It started in 1948 with Alan Funt's "Candid Camera."
That's when reality television began, writes Charles B. Slocum of the Writers Guild of America, creating "artificial realities to see how ordinary people would respond."
But when MTVs "The Real World" premiered in 1992, so-called "reality TV" moved full steam ahead. Since that time, the genre has offered everything from "Survivor," which is still on the air after 13 years, to "Breaking Amish," which generated controversy last year over whether its characters' stories were less than true.
"We all know there's little reality in reality TV," writes James Poniewozik, contributor to Time Magazine. "No reality TV show can match the intelligence and layers of well-constructed fiction."

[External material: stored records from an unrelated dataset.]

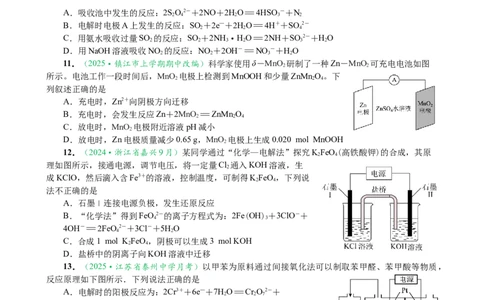 微专题突破07焓变与电化学（作业二）（学生版）_05高考化学_2025年新高考资料_二轮复习_01高考语文等多个文件_2025年高考化学二轮复习重点微专题突破学案（新高考专用）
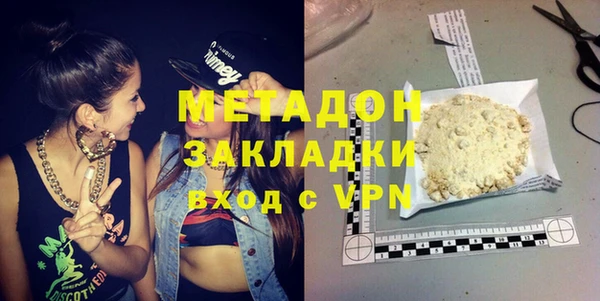 метадон Беломорск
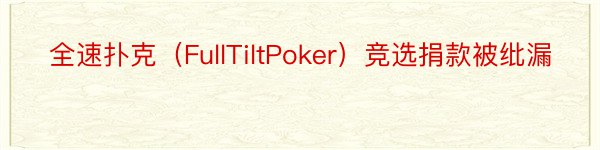 全速扑克（FullTiltPoker）竞选捐款被纰漏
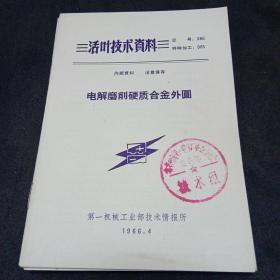 活叶技术资料（电解磨销硬质合金外圆等十本）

Indeed, the genre has developed a dubious reputation. But is it all bad? While every reality-TV show is likely to endure some level of skepticism and/or criticism, there are many that also inspire viewers. The following are a few examples of positive aspects to emerge from this genre.
“The Biggest Loser,” a reality show that began in 2004, has inspired many Americans to be more health conscious and work harder for their goals.
At 233 pounds, Shelley, Idaho, native Kaylee Kinikini religiously watched the show with her father, Moses, often talking about their dream to one day be on it.
Although Kinikini didn’t believe her dream would become reality, a health scare for Moses pushed the two to audition for season 11 — and they made it.
The Kinikinis journey to weight loss was difficult, but with the support of family and friends back home, in addition to their trainers and teammates on the ranch, it proved to be a rewarding experience.
“The show was definitely a lot of hard work, but if you’ve seen it you know you’re going to be beaten down,” Kinikini said. “The really hard part is being away from family while making those big life changes.”
Kinikini felt inspired by the many letters she received from family and friends telling her to keep up the good work.
It wasn’t until she went home, however, that she understood what an inspiration she had been to those who hadn’t been on the show with her.
“It was amazing to me to have people come up to me and thank me for this experience and for giving them hope,” Kinikini said. “That is the biggest thing I cherish is that I can affect somebody for the better.”
Kinikini lost a total of 54 pounds on the ranch, weighing 179 pounds when she left the show.
Like many reality TV shows, “The Biggest Loser” is founded on competition, although it’s generally more kind-spirited than most.
“It was so nice to celebrate with each person, because you could see how much it meant to them when they hit a big milestone or accomplished something they never thought they could,” Kinikini said.
She describes “The Biggest Loser” as being, for the most part, a non-scripted show.
“Even though some of the competition or weigh-ins are presented more dramatically than they actually are, the emotions and tears people shed are very real,” Kinikini said.
While it may look like the toughest part is over when the contestants leave the show for the real world, the hard work has only begun. According to Kinikini, going home is the hardest part for most contestants because they are then surrounded by real life, unhealthy habits and time-consuming activities.